4-2. Methods for detecting mRNA in samples and reagents and kits therefor For example, biopsy samples can be obtained by crushing cells and extracting total RNA by conventional methods such as surfactants, homogenizers, or freeze sawing. . For quantification of the target mRNA, a LAMP method, a differential display method, a method using a DNA array (DNA chip), a quantitative PCR method, a real-time PCR method, or a competitive PCR method can be used.
For example, in the real-time PCR method, there is a method of monitoring and analyzing production of marker gene amplification products in real time.
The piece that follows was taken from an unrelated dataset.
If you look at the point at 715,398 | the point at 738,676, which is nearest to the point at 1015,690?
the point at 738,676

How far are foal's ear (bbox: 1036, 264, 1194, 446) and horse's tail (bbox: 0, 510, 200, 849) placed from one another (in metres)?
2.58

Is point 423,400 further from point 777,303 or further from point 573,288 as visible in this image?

Examples of the real-time monitoring reagent include SYBRGreen I and TaqMan probe.
In addition, as a competitive PCR method, for example, cDNA is prepared from intracellular total RNA or mRNA using reverse transcriptase, and the cDNA and DNA competitor are reacted in the same tube. Examples include a method of reacting by adding an RNA competitor together with mRNA. The internal sequence other than the competitor primer sequence may be, for example, a sequence homologous to the sequence of the amplification-target mRNA or a non-homologous sequence.
Further, when using the real-time PCR method, more specifically, cDNA can be prepared from total extracted RNA by reverse transcription reaction using Oligo dT primer, and this can be measured by real-time PCR. For RNA extraction, for example, ISOGEN method (Nippon Gene) can be used. For reverse transcription, for example, PrimeScript® II 1st strand cDNA Synthesis Kit can be used. For real-time PCR, for example, the amplification product can be measured using THUNDERBIRD (trademark) SYBR Mix (TOYOBO), TaqMan probe, or the like.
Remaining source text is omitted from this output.